I'm working on a database that has tables with different charsets. Since it's a big database, I was wondering if it could lead to a performance issue. Yes, the usual value comparison a DB is usually doing is the JOIN and is done comparing integers, but are there any other performance problems we could experience having tables with different charsets, other than the bigger space taken by some charsets?

Solution

If you do string comparisons with incompatible collations, those comparisons cannot use an index on the string column. I've seen this happen when doing a JOIN on a string column, and the tables joined had different collations (naturally if they also have different character sets, they are also different collations).

But you said your joins are on integer columns, not string columns.
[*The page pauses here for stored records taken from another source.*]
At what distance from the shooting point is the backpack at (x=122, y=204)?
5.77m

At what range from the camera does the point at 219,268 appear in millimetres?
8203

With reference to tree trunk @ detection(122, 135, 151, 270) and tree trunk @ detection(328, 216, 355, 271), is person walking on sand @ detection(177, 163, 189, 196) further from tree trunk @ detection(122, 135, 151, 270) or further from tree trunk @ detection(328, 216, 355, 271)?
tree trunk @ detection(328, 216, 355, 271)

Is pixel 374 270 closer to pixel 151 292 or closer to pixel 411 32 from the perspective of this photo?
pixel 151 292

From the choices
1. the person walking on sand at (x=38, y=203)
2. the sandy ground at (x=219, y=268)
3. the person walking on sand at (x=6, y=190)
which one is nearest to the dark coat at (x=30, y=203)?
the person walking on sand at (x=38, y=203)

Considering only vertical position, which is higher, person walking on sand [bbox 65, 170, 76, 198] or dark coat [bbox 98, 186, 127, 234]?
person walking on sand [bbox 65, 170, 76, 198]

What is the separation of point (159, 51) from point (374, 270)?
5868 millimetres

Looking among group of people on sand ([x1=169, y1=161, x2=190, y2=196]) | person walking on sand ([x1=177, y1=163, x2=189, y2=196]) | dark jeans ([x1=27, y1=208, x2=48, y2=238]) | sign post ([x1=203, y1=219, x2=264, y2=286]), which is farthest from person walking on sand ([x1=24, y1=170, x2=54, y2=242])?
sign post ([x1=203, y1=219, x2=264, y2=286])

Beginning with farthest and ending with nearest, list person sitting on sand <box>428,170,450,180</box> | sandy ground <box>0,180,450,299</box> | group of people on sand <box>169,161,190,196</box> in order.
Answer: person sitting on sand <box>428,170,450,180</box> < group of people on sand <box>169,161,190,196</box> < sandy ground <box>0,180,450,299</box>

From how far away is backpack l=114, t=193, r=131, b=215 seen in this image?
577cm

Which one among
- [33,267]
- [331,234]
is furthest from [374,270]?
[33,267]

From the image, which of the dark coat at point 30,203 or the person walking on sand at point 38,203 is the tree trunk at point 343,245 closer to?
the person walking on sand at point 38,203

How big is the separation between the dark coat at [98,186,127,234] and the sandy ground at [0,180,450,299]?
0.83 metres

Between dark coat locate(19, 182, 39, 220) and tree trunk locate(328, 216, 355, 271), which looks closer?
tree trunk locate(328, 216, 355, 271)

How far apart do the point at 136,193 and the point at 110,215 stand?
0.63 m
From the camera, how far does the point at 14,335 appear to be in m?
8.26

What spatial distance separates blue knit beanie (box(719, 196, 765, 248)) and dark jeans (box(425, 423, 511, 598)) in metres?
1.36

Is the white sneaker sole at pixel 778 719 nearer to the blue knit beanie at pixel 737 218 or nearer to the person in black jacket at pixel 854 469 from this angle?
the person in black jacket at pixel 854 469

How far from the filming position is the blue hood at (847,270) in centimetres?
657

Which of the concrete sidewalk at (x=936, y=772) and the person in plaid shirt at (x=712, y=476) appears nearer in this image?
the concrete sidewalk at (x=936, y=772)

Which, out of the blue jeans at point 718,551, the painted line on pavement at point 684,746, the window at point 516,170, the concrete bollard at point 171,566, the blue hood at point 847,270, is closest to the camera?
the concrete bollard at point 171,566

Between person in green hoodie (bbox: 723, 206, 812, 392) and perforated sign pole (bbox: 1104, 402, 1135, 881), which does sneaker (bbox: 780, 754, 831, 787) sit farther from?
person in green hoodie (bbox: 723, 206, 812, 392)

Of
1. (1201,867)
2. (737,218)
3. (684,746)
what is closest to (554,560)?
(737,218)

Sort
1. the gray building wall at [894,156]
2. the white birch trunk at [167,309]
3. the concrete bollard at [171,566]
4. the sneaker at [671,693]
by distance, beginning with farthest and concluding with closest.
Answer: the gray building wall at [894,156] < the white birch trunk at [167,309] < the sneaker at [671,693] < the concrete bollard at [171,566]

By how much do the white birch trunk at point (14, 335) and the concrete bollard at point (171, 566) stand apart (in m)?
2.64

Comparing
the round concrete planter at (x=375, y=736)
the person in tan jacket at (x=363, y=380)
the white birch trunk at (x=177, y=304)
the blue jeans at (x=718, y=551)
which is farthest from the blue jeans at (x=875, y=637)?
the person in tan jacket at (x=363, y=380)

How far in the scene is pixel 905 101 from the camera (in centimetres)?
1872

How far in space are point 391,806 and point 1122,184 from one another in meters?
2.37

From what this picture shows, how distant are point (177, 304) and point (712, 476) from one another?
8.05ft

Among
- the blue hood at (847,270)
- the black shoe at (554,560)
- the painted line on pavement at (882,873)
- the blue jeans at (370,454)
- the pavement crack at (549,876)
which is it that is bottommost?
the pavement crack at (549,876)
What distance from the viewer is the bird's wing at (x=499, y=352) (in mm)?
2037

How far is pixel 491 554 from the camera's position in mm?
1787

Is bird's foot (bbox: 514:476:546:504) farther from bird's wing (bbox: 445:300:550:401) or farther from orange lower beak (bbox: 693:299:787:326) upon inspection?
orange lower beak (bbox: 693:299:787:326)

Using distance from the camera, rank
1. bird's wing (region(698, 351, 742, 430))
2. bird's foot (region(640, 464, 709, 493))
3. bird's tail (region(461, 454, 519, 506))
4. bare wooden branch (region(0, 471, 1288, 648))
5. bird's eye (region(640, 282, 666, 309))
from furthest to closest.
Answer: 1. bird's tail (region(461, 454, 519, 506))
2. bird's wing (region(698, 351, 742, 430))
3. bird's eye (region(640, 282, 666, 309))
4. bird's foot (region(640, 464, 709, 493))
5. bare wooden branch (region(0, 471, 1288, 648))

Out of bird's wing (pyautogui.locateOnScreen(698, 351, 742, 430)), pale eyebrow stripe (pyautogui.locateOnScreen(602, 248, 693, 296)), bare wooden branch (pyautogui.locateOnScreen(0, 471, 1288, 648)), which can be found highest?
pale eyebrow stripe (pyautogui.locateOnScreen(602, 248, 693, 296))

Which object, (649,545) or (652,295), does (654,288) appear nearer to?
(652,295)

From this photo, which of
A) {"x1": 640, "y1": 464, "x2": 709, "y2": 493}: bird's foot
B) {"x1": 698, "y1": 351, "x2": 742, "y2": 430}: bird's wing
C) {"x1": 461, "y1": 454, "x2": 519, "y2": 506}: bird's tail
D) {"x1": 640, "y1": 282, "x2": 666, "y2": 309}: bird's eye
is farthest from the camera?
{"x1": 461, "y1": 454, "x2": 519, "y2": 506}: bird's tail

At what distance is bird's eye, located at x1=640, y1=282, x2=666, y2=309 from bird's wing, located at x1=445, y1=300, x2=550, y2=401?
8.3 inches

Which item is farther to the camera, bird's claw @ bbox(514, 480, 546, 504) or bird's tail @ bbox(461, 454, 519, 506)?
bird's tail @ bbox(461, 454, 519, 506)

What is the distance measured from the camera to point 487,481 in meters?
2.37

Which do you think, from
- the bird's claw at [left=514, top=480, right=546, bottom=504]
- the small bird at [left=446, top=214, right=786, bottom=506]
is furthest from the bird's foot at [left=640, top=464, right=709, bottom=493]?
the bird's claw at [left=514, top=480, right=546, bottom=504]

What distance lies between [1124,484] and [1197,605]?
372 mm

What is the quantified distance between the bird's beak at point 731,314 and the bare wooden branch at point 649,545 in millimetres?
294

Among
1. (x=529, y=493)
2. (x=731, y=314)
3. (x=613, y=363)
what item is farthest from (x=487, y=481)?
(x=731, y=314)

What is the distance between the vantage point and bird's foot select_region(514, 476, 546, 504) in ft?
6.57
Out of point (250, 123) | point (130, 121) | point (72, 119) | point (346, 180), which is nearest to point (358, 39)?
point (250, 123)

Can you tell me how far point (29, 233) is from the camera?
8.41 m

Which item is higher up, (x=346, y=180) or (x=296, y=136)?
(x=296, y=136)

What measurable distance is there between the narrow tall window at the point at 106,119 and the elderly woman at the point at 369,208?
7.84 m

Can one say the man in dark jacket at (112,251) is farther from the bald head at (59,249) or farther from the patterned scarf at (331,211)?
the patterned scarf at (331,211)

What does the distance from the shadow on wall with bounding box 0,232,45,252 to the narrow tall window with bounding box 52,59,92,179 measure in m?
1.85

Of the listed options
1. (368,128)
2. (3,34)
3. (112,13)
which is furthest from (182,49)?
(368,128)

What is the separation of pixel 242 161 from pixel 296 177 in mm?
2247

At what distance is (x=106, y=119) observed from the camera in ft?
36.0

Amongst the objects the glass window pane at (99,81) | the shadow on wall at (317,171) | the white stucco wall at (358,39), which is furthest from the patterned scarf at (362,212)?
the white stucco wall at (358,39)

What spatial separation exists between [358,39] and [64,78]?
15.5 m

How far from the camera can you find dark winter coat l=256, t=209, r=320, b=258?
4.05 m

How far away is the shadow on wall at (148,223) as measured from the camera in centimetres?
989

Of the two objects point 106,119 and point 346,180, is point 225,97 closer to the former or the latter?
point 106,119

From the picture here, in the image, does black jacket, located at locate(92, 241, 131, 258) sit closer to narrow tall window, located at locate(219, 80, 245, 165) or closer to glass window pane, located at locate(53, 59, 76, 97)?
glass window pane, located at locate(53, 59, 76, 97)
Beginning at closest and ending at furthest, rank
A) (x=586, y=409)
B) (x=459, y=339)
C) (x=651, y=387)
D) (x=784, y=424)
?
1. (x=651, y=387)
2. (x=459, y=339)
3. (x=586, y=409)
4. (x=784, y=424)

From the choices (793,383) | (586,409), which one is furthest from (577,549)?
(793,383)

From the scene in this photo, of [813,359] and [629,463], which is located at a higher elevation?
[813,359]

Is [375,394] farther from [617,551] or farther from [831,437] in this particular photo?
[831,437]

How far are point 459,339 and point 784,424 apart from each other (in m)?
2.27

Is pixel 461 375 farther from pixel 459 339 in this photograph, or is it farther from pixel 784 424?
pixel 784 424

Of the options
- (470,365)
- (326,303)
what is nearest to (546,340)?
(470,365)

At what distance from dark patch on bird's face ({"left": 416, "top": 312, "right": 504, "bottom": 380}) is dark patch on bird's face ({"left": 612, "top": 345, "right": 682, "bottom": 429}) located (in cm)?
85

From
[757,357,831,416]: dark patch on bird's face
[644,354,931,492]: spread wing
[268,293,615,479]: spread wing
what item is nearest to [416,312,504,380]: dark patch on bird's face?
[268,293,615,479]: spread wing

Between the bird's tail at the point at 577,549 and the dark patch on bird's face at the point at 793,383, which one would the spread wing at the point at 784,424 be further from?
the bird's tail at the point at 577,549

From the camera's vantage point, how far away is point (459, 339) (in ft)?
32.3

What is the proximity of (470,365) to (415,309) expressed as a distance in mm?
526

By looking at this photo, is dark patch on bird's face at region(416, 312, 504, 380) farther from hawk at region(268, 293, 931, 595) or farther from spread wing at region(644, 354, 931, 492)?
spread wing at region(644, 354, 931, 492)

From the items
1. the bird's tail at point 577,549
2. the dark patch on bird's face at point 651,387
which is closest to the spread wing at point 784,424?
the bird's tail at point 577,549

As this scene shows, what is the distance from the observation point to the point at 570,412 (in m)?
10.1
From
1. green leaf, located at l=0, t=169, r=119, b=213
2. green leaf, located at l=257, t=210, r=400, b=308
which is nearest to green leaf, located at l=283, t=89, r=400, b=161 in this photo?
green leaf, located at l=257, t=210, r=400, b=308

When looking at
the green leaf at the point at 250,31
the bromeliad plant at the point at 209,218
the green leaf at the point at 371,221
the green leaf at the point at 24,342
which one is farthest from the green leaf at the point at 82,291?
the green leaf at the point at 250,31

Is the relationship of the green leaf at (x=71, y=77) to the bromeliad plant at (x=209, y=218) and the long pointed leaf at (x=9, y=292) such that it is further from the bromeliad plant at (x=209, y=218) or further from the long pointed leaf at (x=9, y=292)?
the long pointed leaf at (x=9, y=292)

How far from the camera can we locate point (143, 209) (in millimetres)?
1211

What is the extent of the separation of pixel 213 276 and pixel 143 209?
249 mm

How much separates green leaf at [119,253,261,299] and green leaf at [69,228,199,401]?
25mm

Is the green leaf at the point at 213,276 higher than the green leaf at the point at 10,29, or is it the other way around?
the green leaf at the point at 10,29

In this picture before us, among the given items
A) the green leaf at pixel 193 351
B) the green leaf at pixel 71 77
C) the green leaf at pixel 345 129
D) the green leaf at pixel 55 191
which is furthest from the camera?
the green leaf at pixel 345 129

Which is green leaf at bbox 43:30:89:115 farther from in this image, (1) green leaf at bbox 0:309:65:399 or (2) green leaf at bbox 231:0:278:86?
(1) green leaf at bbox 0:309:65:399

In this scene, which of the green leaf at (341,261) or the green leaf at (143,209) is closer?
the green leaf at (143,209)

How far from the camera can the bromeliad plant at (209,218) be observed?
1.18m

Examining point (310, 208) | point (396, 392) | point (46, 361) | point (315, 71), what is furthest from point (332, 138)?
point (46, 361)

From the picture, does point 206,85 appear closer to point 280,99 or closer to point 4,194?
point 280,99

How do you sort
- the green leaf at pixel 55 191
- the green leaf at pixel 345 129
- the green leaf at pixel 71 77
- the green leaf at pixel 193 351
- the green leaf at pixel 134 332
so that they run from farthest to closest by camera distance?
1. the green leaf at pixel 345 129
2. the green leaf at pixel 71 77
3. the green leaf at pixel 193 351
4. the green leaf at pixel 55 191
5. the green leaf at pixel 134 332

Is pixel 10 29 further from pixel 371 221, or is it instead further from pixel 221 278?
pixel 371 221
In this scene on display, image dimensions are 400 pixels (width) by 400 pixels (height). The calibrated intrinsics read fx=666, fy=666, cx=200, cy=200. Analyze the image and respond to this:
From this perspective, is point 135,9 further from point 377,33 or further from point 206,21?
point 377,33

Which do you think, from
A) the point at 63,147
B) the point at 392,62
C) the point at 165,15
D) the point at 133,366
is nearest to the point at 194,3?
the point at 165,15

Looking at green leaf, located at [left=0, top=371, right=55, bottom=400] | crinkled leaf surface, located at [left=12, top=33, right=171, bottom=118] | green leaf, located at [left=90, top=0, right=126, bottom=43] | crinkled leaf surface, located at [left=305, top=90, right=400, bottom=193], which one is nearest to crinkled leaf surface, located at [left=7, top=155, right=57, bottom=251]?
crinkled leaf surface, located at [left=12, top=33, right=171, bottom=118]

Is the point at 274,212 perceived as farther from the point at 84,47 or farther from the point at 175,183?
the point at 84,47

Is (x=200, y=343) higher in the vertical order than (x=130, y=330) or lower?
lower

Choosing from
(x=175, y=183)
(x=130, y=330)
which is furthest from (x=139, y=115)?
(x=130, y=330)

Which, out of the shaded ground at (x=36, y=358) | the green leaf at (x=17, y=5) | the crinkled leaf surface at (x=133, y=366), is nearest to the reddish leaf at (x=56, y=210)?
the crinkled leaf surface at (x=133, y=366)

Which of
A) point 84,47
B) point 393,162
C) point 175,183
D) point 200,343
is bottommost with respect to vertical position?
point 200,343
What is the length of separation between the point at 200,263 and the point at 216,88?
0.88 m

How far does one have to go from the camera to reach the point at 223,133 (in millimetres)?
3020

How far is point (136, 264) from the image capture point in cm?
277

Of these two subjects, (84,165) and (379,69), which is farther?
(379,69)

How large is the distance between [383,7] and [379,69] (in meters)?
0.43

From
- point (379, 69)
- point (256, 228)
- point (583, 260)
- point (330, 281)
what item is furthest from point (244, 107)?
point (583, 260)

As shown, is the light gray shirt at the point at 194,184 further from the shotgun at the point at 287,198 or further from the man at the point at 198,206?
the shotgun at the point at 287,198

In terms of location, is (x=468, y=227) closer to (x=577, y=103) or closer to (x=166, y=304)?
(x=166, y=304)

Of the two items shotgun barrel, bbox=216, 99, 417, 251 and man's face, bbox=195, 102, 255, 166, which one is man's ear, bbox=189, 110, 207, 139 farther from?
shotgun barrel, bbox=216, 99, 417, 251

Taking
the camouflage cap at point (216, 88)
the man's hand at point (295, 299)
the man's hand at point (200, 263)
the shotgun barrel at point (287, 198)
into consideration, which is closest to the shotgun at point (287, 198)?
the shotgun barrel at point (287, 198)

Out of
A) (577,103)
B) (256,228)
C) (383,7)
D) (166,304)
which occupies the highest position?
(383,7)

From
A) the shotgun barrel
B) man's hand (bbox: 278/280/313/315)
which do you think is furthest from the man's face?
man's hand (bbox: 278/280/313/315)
So joins shouldn't be a problem in your case.

You can also have performance problems when doing lookups against string columns if your table character set doesn't match your session character set.

Example: My table is defined with utf8mb4, but I set my session to utf8, so string literals will be utf8. Seems like a harmless change, right?

mysql> set names utf8;

mysql> explain select * from mytable where text = 'abc123';
+----+-------------+---------+------------+------+---------------+------+---------+-------+------+----------+-------+
| id | select_type | table   | partitions | type | possible_keys | key  | key_len | ref   | rows | filtered | Extra |
+----+-------------+---------+------------+------+---------------+------+---------+-------+------+----------+-------+
|  1 | SIMPLE      | mytable | NULL       | ref  | text          | text | 83      | const |    1 |   100.00 | NULL  |
+----+-------------+---------+------------+------+---------------+------+---------+-------+------+----------+-------+

I guess the utf8 string 'abc123' has a clear way to be promoted to utf8mb4 to match the column it compares to.

But if I force a specific collation that is not supported by utf8mb4, I see it has to do a table-scan and compare to rows one by one, instead of an indexed lookup:

mysql> explain select * from mytable where text = 'abc123' collate utf8_general_ci;
+----+-------------+---------+------------+------+---------------+------+---------+------+------+----------+-------------+
| id | select_type | table   | partitions | type | possible_keys | key  | key_len | ref  | rows | filtered | Extra       |
+----+-------------+---------+------------+------+---------------+------+---------+------+------+----------+-------------+
|  1 | SIMPLE      | mytable | NULL       | ALL  | NULL          | NULL | NULL    | NULL |   10 |   100.00 | Using where |
+----+-------------+---------+------------+------+---------------+------+---------+------+------+----------+-------------+

There's a difference between implicit collations and explicit collations. Suppose I set my session to use something that doesn't have a clear path to utf8mb4:

mysql> set names latin1;

mysql> explain select * from mytable where text = 'abc123';
+----+-------------+---------+------------+------+---------------+------+---------+-------+------+----------+-------+
| id | select_type | table   | partitions | type | possible_keys | key  | key_len | ref   | rows | filtered | Extra |
+----+-------------+---------+------------+------+---------------+------+---------+-------+------+----------+-------+
|  1 | SIMPLE      | mytable | NULL       | ref  | text          | text | 83      | const |    1 |   100.00 | NULL  |
+----+-------------+---------+------------+------+---------------+------+---------+-------+------+----------+-------+

So far so good, but if I am explicit about the collation:

mysql> explain select * from mytable where text = 'abc123' collate latin1_general_ci;
ERROR 1267 (HY000): Illegal mix of collations (utf8mb4_general_ci,IMPLICIT) and (latin1_general_ci,EXPLICIT) for operation '='

The bottom line is that you should use the same character set and collation to make your life easier. Use it for all tables and for the session too.

In these modern times, it's hard to think of a reason to use anything other than utf8mb4.

P.S. Space shouldn't be a problem. UTF-8 character sets allow multibyte characters, but they don't expand the size of characters that fit in a single byte. UTF-8 is a variable-width character encoding. So characters in the ASCII range (0-127) are stored in one byte anyway. Read UTF-8 on wikipedia for details, it has a nice explanation.